Every birth is different. We can’t predict how it will unfold and choices about your labour and delivery are very personal. We are happy to inform you of all the various possibilities. When you are in labour, you often know exactly what you need. We guide you during labour in the way that meets your needs.
When the contractions begin it helps to rest or find distractions. As the contractions get stronger try different positions and choose one that helps you the most. When you’re calm during contractions, you can concentrate more on your breathing. This helps you to handle the pain of the contractions. Research shows that alternating positions can speed up dilatation. Your partner can help support and motivate you.

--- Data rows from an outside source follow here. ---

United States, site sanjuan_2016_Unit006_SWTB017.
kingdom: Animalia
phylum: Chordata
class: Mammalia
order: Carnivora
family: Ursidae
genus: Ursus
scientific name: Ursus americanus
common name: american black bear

Once you are fully dilated and ready to push, you are free to choose a position that feels best for you. As long as all continues to go well, it doesn’t matter to us in which position you give birth. We always have a birth stool with us and there is always one available in hospital. Other birth positions are squatting, on hands and knees or laying on your side. Pushing in a vertical position sometimes feels more natural. You will often know during labour what position is best for you.
Read more on the website De Verloskundige about birth positions.
Warm water has a relaxing effect, which benefits labour. This is why taking a shower or bath during labour can help, and we often advise it. It is also possible to have a water birth. For this you will need a special birthing pool, which you can rent or buy. If your membranes have broken, please check with us first before taking a bath. For more information about a water birth or renting a birthing pool, check the website Bevallingsbaden.nl or the Oerbron
Your body responds to the pain of labour by making its own pain killers (endorphins) so that you experience less pain. Fear or tension block your body’s production of endorphins. This is why it is important to relax as much as possible during labour. As already mentioned being well informed, seeking distractions, changing positions and taking a warm bath or shower can all help you to relax. Breathing and relaxation exercises and massage can also be useful to help you relax during contractions. You cannot predict how you will experience labour pain.
On the website De Verloskundige you can read more about labour pain and how to manage it.
If the pain is unbearable we can arrange for pain medication in hospital. This means that a gynaecologist will take over your care, usually for the rest of labour and delivery. As side effects are possible with pain medication, continuous monitoring of the condition of mother and baby is necessary. This can only be done with hospital equipment. During your check-ups and the information evening you will receive detailed information about pain medication options.
The following types of pain medication are available:
The anaesthesiologist uses a thin tube to inject the analgesic fluid in the space between your vertebrae, the epidural area. The nerves, which carry the pain impulses to the uterus and pelvic floor, are numbed so that you generally no longer feel the pain. This medication works continuously throughout labour and delivery.
This is a morphine-like painkiller which is given intravenously (an IV drip). You get a continuous dosage through an infusion pump. You can control the amount of medication by pressing a small button, which will give you a ‘shot’ of the medication when your pain is severe. This medication will take the edge off the pain, usually giving you the feeling that you can keep going. This medication is particularly suitable after about 5cm dilatation and is then administered for the rest of labour. The medication is stopped for the pushing stage, so you once again have all your wits about you for the pushing and the birth of your baby.
This is a morphine-like painkiller, given by injection in the thigh or buttocks. The general effect is that the major pain diminishes, you can relax in between contractions, and you may even sleep. Pethidine is used particularly to take a ‘time out’ in the presence of painful preliminary contractions when a woman is exhausted. Once the effects of the medication wear off, about three hours, we will take over the care of the labour from the doctor unless other medication is needed.
Laughing gas is a mixture of nitrous oxide and oxygen that is inhaled. It helps you to relax and makes the pain more bearable. It is most useful during the last hours of labour and is administered as labour continues to progress. You use a face mask to administer it to yourself only during contractions. You breathe the gas in by placing the mask over your nose and mouth. You also have a mask fitted on your chin. After the contraction you can remove the mask to stop giving yourself the laughing gas. The midwife ensures that you use the laughing gas well. During the last phase, the pushing, you cannot use the laughing gas. The chin mask stays on for an additional 20 minutes to clear away the gas you breathe out.